人間ならこれをまるで、寂寥さえ感じさせるような静けさだ。とかなんとか、言いそうだ。
彼は身体を動かさない。
ずっと、眼は伏せられて、涙が溢れそうなのに、乾いた表情をしている。
なにもかも、諦めちゃったのだろうね。
だから、もう、僕はなにも出来ない。
そんな絶望しているなら、もういっそ、死んでしまった方が…なんて思うのだけれど。医師としては生かさないといけないのだよね。
どうしたものか。
…ああ、でも、彼ももうすぐ、その気になりそうだ。
あと一歩手前ってとこかな。
「……せんせい」
無関心な、枯れた声だ。
『ん?なんだい?』
「ちょっと、頼みごと、聞いてくれませんか?」
『物によるけれど、どうしたんだい?』
彼の顔は、負荷のかかった微笑が張り付けてあった。
僕も同じく微笑んでいる。張り付けた笑みだけれども、長い間、張り付けていたものだから、もう違和感は無に等しい。
「おれの、こと…殺してくれたり、しませんよね」
『殺し…かい?僕が?』
「…はい」
少し期待をかけた顔をしている。
『うん、しないかなあ。むやみやたらに患者の命を奪おうとは思わないよ』
「…そうですか」
残念そうな顔だ。
彼の虚ろで、無関心な眼が微笑した僕の深紅の眼と合う。
きっと、何を天秤にかけても、頑張る気力はないだろうね。
家族をかけても、友人をかけても意味がない。
彼は気づいていなかった。最愛の友人を。恋しき愛しき思い人を。
臓物を売りさばこうが、拷問を受けようが、大事なものを破壊されようが。
もし、窓から落とされれば喜んだような、嬉しそうな笑顔を見せるだろうし、メスで首を切っても、首を絞めて殺しても、薬につけても、心臓を刺したりしても、呪い殺しても、焼いても凍らせても溺れさせても。死ねれば、同じ様に至福の表情を浮かべるはずだ。きっと、高所から落とせば尚更。
目茶苦茶に苦しい思いをさせたらどうだろう?生死の境の…ギリギリ…とか。…駄目だ。諦めよう。どう足掻こうが無理だね。というか、早めに死ぬのが彼にとっての最適解だ。

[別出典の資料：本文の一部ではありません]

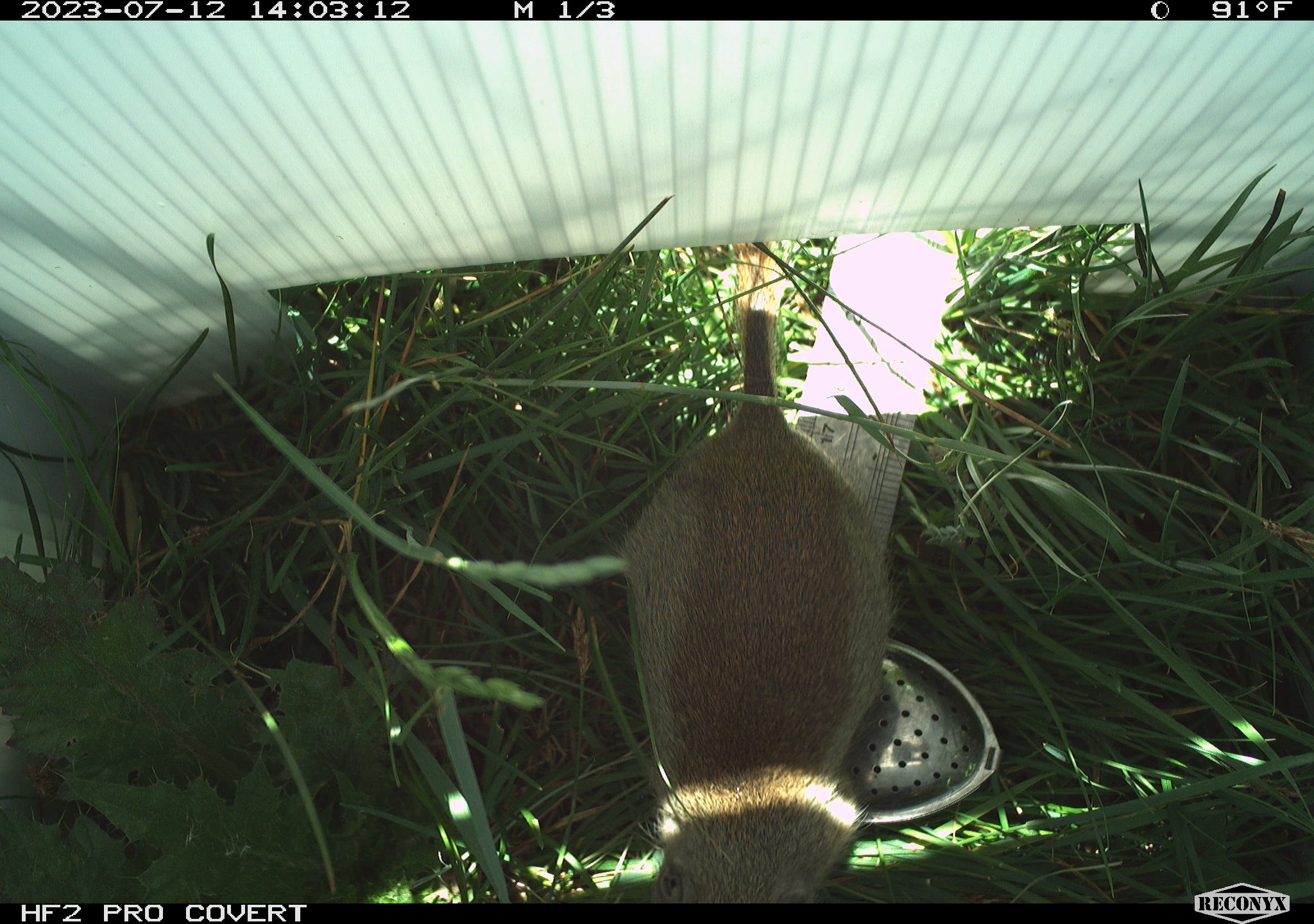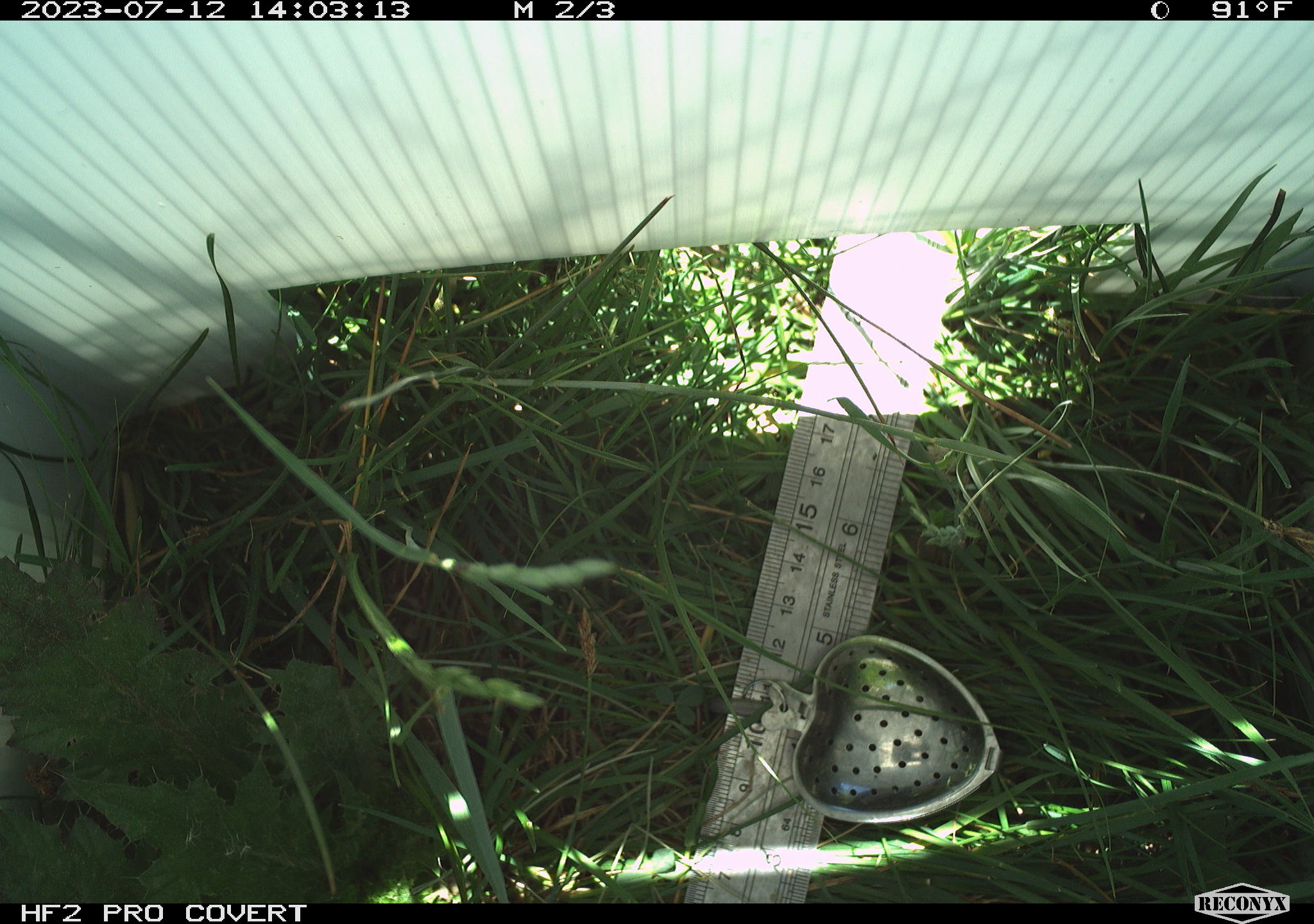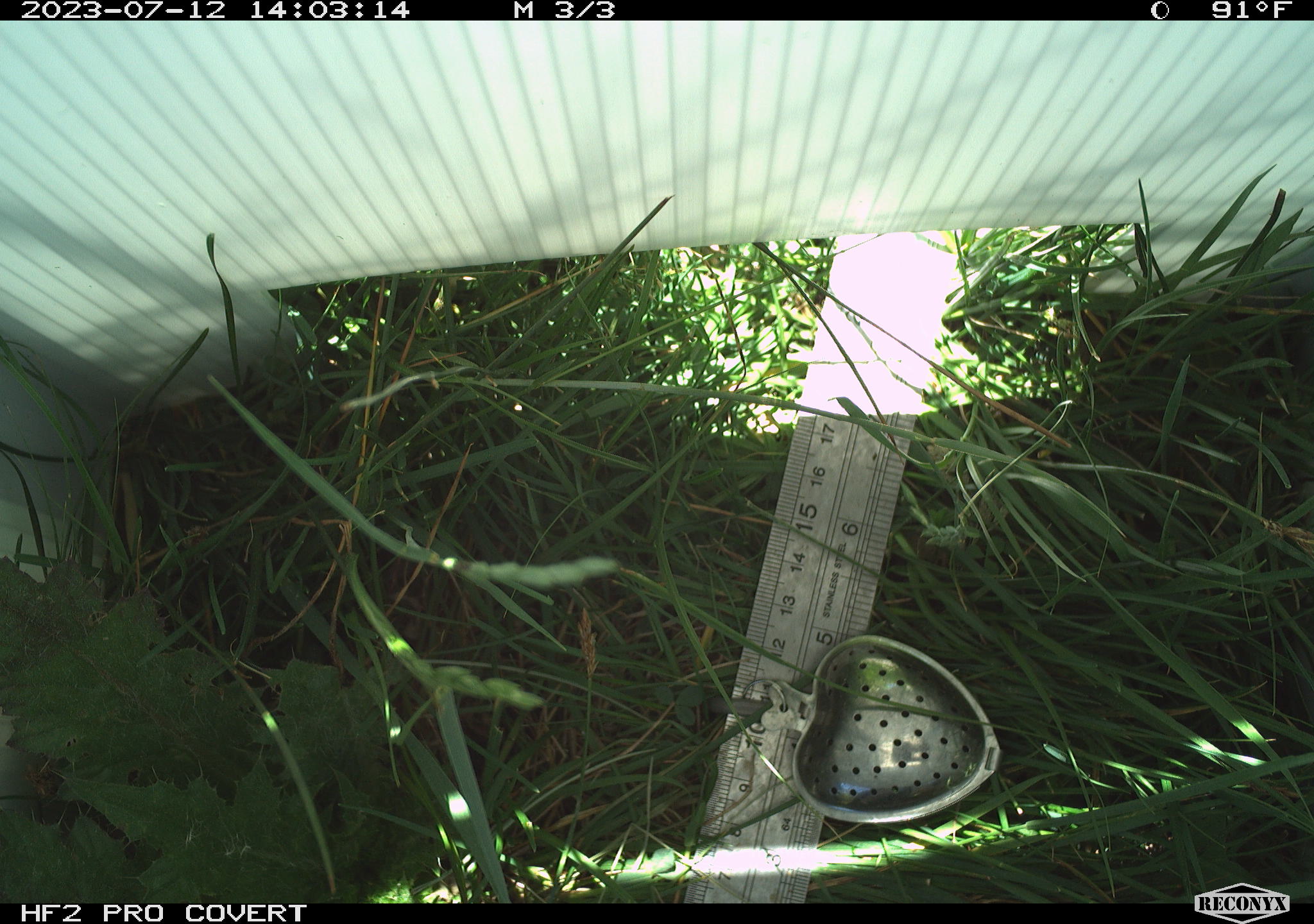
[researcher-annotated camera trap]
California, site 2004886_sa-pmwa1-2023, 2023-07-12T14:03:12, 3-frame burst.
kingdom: Animalia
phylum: Chordata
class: Mammalia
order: Rodentia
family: Sciuridae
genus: Urocitellus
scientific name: Urocitellus beldingi beldingi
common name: belding's ground squirrel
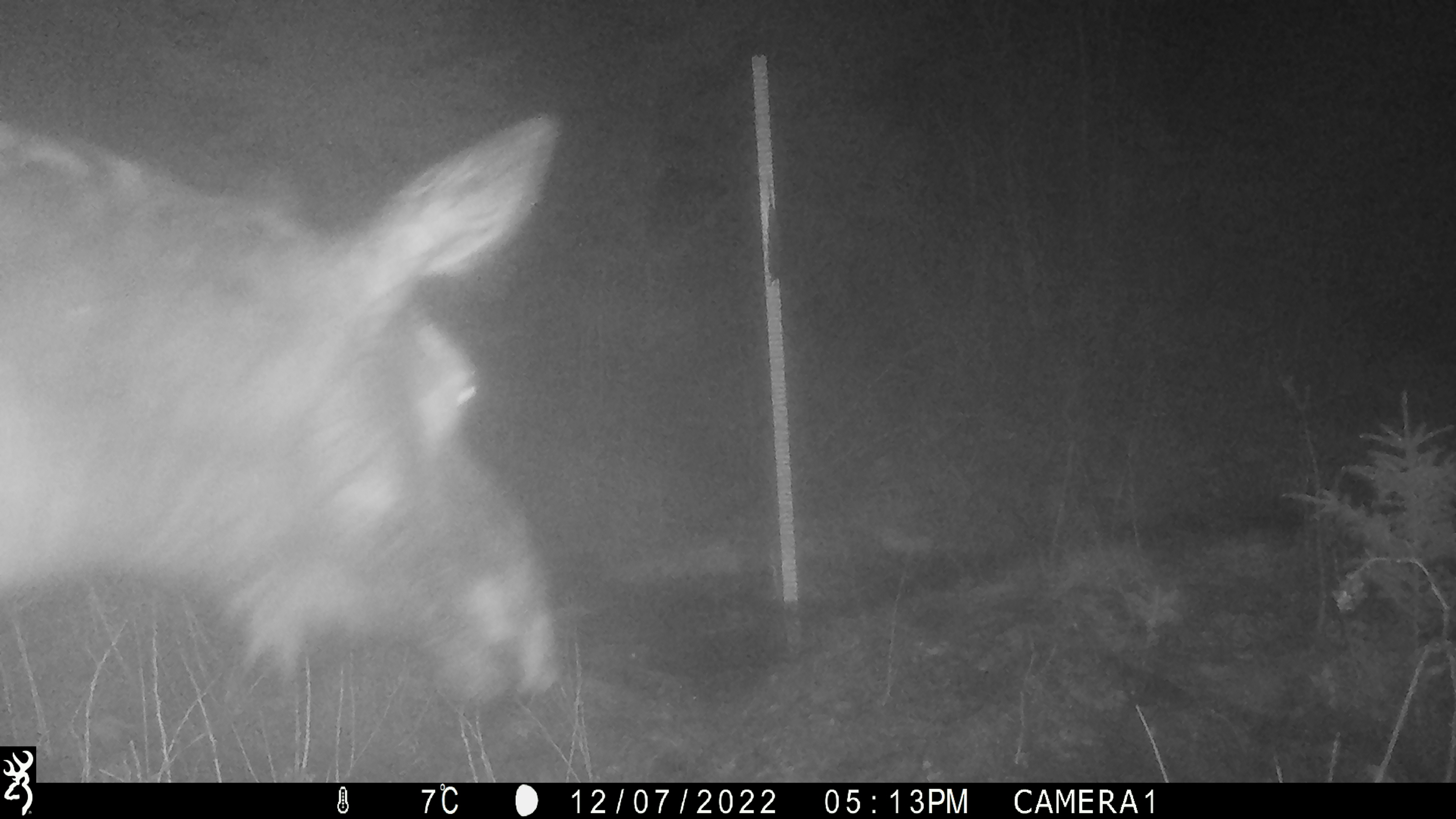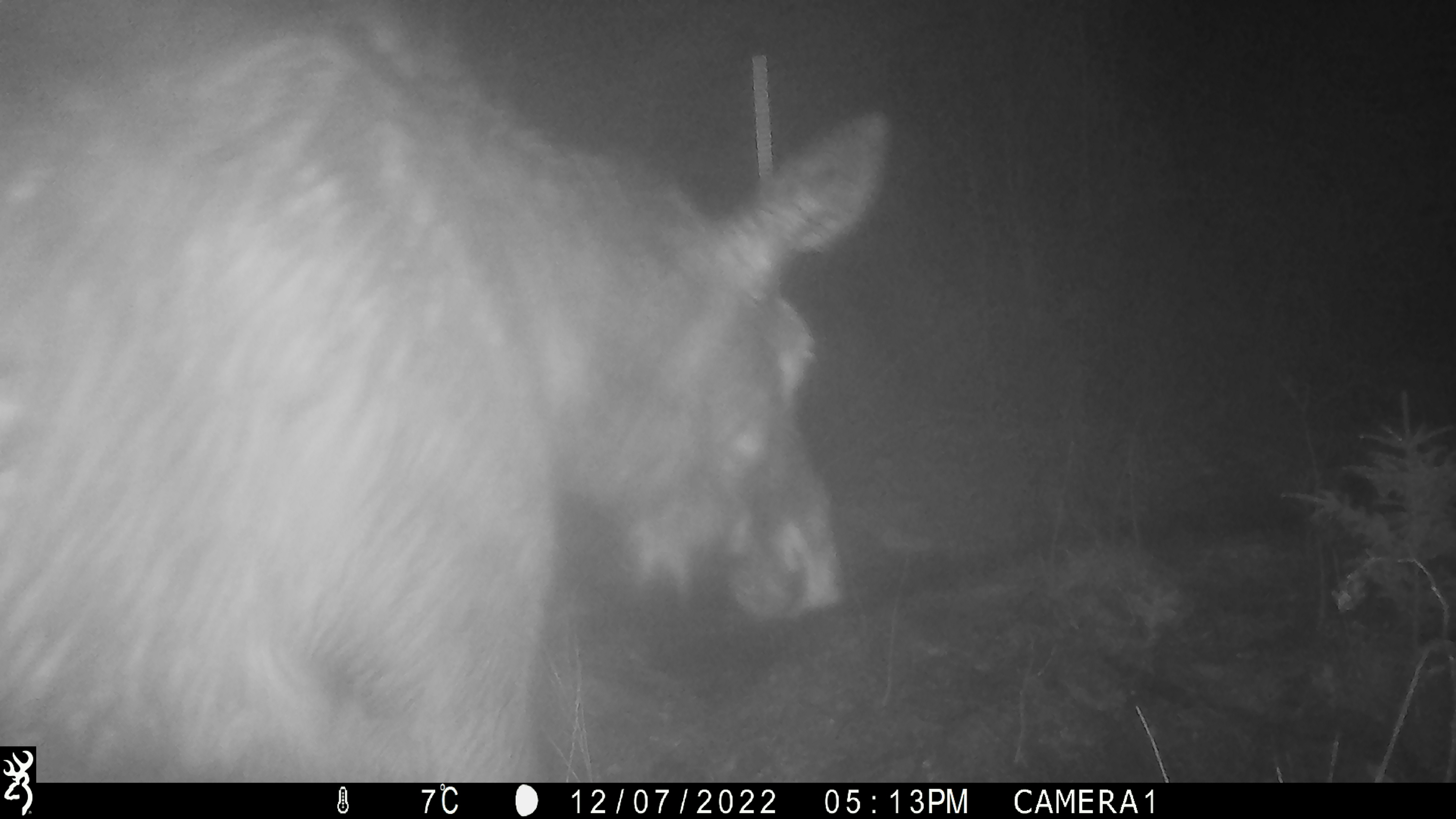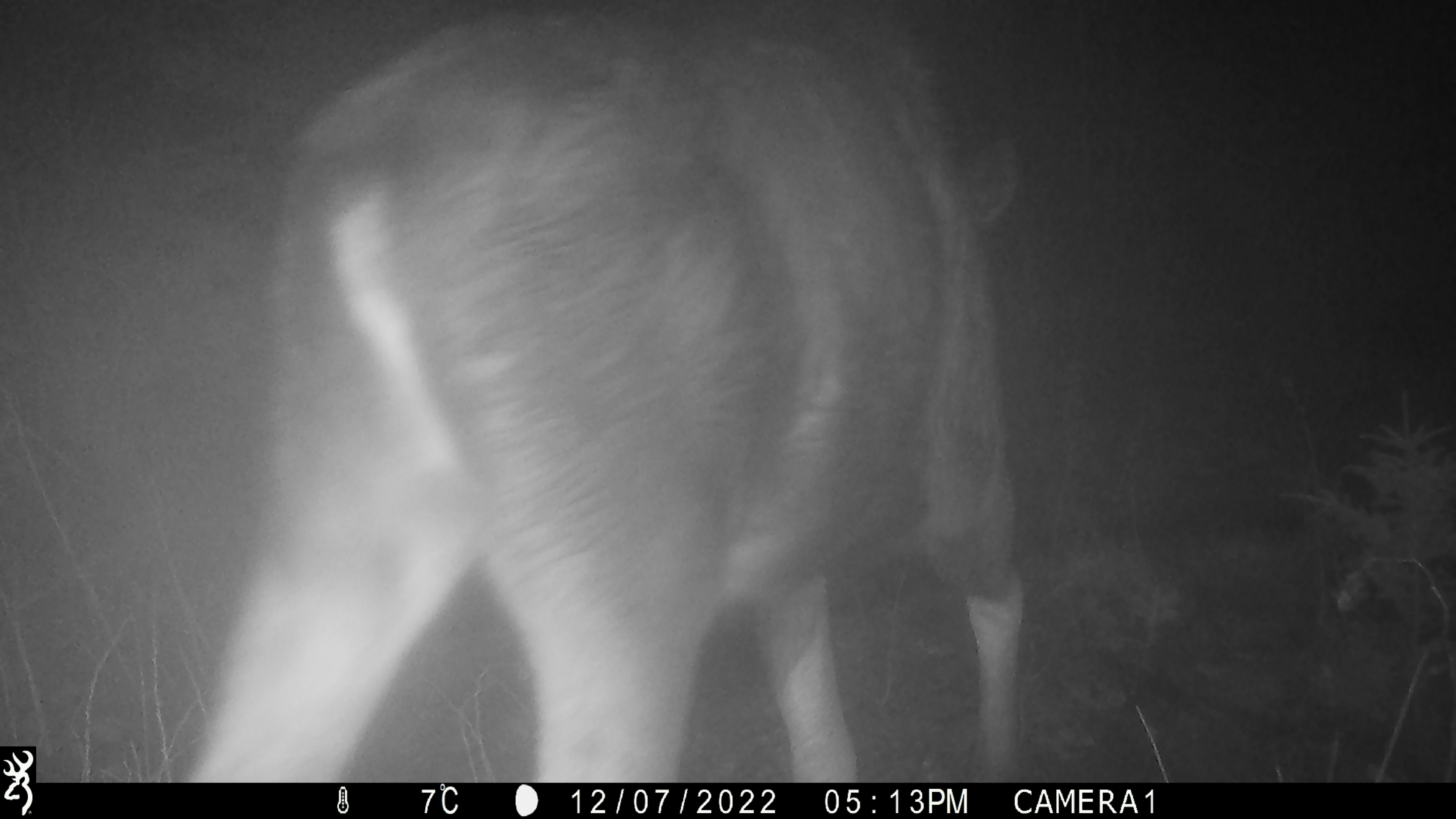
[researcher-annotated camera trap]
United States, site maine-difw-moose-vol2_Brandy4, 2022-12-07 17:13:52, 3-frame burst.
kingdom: Animalia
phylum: Chordata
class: Mammalia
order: Artiodactyla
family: Cervidae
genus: Alces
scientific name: Alces alces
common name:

本心で笑うのも、本心で生きるのも、もう無理だろう。彼を許容してくれたのは、蒼空さんしかいないから。
もう、その人がいない。だから、終わりだ。
「…じゃあ、自殺します」
『そうかい』
「見殺しにしてはくれませんか?」
『うーん』
普通の医師だったら、迷っちゃいけないのだろうけれど、彼のことを考えるならば…一人の患者として、ではなく、一人の少年として、孤独でもう、彼のことを誰も認めてくれはしないのだとして、考えれば。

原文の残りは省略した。